+++ READING TEXT

But Shadow Foreign Minister Pat McFadden hit back at the view that terrorism was the fault of the west. He said such an argument "infantalises" terrorists and adds that terrorists are "fully, not partially" responsible for what they do.
The PM's official spokeswoman rejected Mr Corbyn's claims. "There have been seven plots related to ISIL since November last year that we've managed to disrupt. So we already face that threat. The issue is whether we degrade that threat."
Ken Livingstone sparked uproar last week when he suggested that Tony Blair had received intelligence briefings that the Iraq war would lead to terrorist attacks like 7/7.
Mr Corbyn’s spokesman said after his speech: “It’s interesting that the Prime Minister has not felt able to answer directly what advice he was given by the security services and intelligence services about whether there would be an increased threat of attack here. He’s avoided doing that. There will be reasons for that.
“We’ve seen what’s happened in France recently, we’ve seen what’s happened to the Russians directly after their own involvement in the Syrian conflict.”
“He’s been unable to answer and give a straight account to the British people about what kind of advice he’s had about the impact of this bombing on the threat of terrorist attacks here in Britain.”
Labour MPs voted in overwhelming numbers in September 2014 to support airstrikes against ISIL in Iraq.
During the debate today, Mr Corbyn refused to say if he would change Labour policy to oppose RAF action in Iraq too.
His spokesman said “Jeremy Corbyn has said publicly that he thinks that [Iraq policy] needs looking at again”, although he stressed that “he’s not pressing that issue” to the party’s NEC or conference.

++++++

TASKS:
A) List every person whom the news report names with both a first name and a surname.
B) Rewrite the passage of the news report that opens with the words "During the debate" and closes with "NEC or conference.", renaming "spokesman" as "aide".

+++ MATERIAL SHOWN

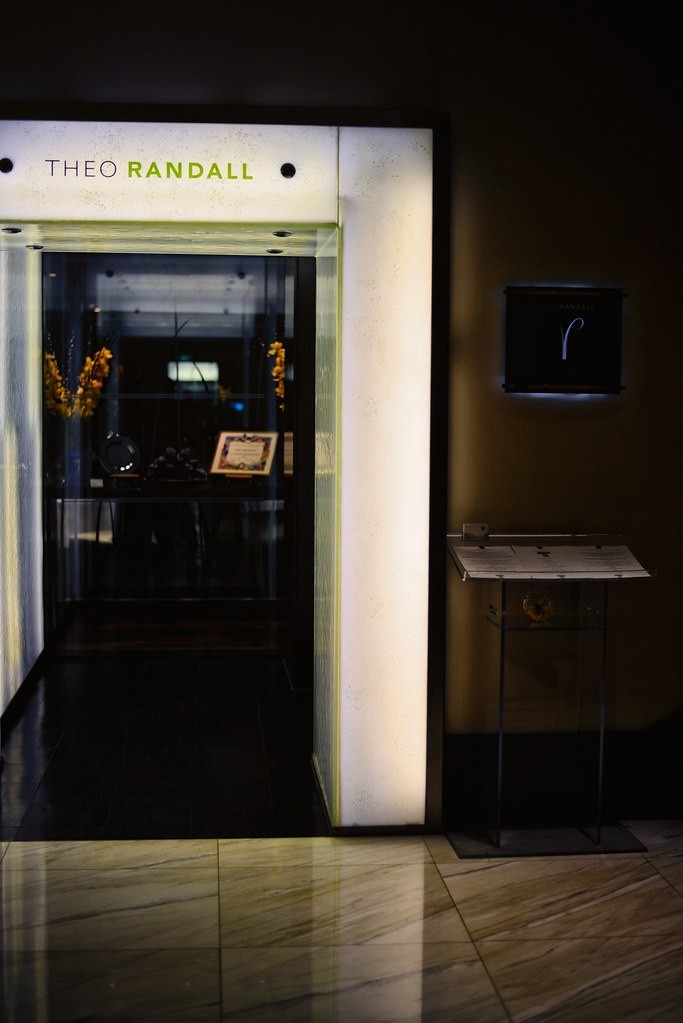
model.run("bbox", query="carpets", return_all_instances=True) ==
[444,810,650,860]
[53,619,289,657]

++++++
+++ MATERIAL SHOWN

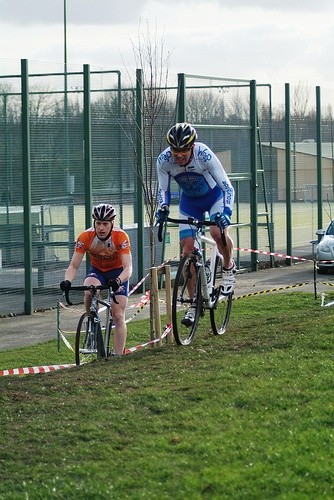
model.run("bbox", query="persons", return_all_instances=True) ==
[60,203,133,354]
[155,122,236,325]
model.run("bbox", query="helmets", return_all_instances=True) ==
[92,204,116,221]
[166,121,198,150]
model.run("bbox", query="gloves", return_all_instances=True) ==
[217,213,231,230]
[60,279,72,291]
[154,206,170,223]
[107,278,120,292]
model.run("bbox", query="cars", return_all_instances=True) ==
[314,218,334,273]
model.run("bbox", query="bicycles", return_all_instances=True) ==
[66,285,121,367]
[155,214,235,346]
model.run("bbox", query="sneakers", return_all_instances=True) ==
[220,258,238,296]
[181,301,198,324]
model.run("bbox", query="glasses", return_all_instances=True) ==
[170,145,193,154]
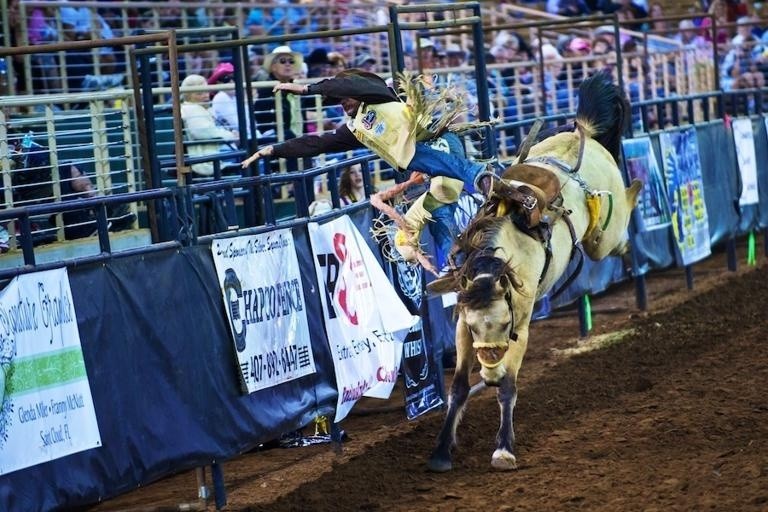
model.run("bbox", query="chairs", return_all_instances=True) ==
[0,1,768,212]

++++++

RESULTS OF THE TASKS:
A) Pat McFadden, Ken Livingstone, Tony Blair, Jeremy Corbyn

B)
During the debate today, Mr Corbyn refused to say if he would change Labour policy to oppose RAF action in Iraq too.
His aide said “Jeremy Corbyn has said publicly that he thinks that [Iraq policy] needs looking at again”, although he stressed that “he’s not pressing that issue” to the party’s NEC or conference.